BRIEF DESCRIPTION OF THE DRAWINGS
[0020] For a more complete understanding of the present invention, and the advantages thereof,
reference is now made to the following descriptions taken in conjunction with the
accompanying drawings, in which:
[0021] FIGURE 1 depicts a drilling rig on which exemplary embodiments of the present invention
may be deployed.
[0022] FIGURE 2 is a perspective view of the steering tool shown on FIGURE 1.
[0023] FIGURE 3 depicts, in cross section, an exemplary angular sensor deployment in accordance
with the present invention.
[0024] FIGURE 4A depicts a plot of magnetic field strength versus angular position emanating
from the magnets in the angular sensor deployment shown on FIGURE 3.

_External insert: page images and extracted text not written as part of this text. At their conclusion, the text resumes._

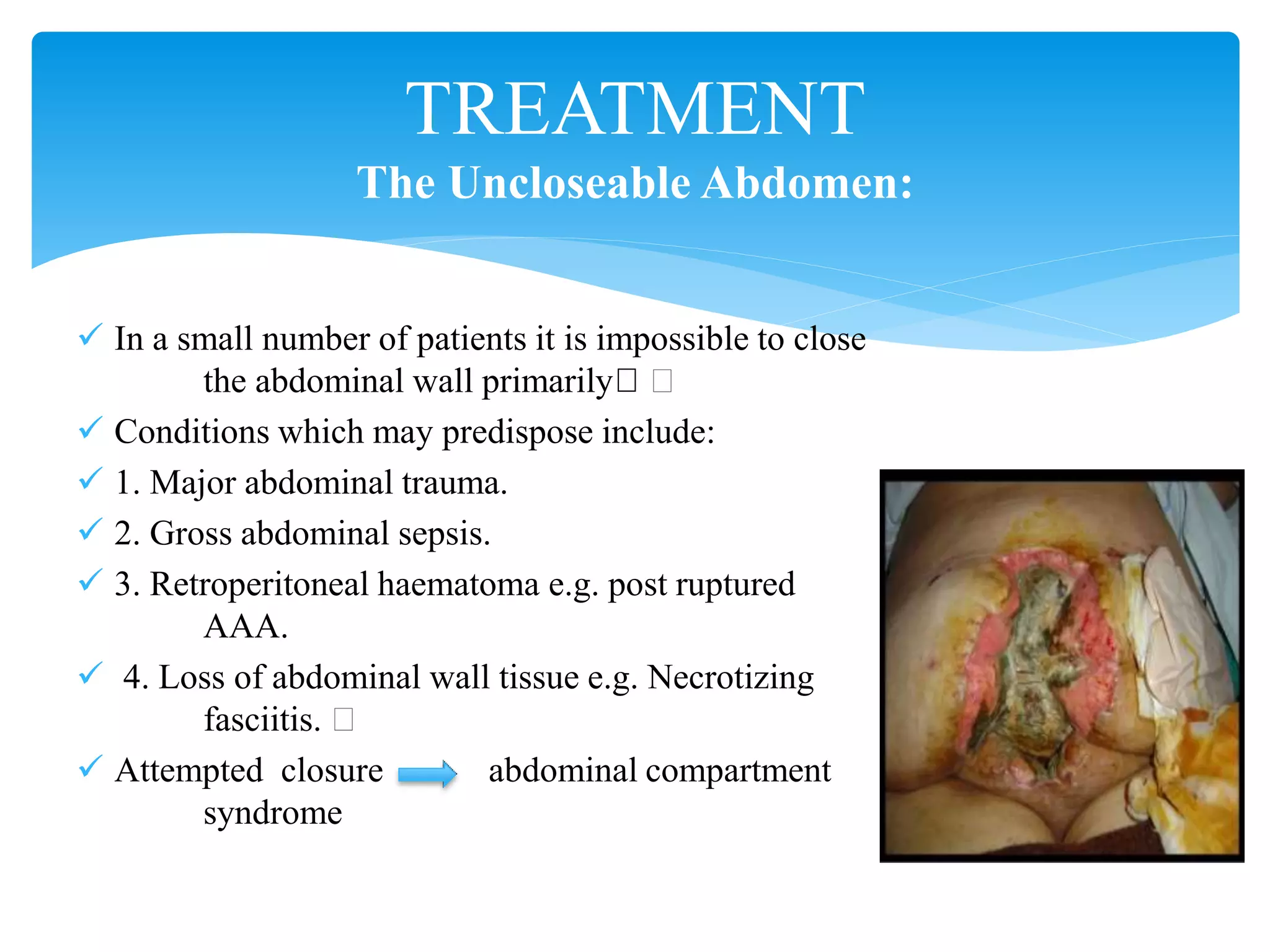 TREATMENT
The Uncloseable Abdomen:

✓ In a small number of patients it is impossible to close the abdominal wall primarily□ □

✓ Conditions which may predispose include:

✓ 1. Major abdominal trauma.

✓ 2. Gross abdominal sepsis.

✓ 3. Retroperitoneal haematoma e.g. post ruptured AAA.

✓ 4. Loss of abdominal wall tissue e.g. Necrotizing fasciitis. □

✓ Attempted closure → abdominal compartment syndrome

[0025] FIGURE 4B depicts a plot of exemplary magnetic field strength measurements made by
each of the magnetic sensors in the angular sensor deployment shown on
FIGURE 3.
[0026] FIGURE 5 depicts, in cross section, another exemplary angular sensor deployment in
accordance with the present invention.
[0027] FIGURE 6 depicts a perspective view of an exemplary eyebrow magnet utilized -in the
angular sensor deployment shown on FIGURE 5.
[0028] FIGURE 7A depicts a plot of magnetic field strength versus angular position emanating
from the magnets in the angular sensor deployment shown on FIGURE 6.
[0029] FIGURE 7B depicts a plot of exemplary magnetic field strength measurements made by
each of the magnetic sensors in the angular sensor deployment shown on FIGURE 6.
[0030] FIGURES 8A and 8B depict alternative magnet configurations suitable for use in the
angular position sensor shown on FIGURE 5.
[0031] FIGURE 9A depicts, in cross section, still another exemplary angular sensor deployment
in accordance with the present invention.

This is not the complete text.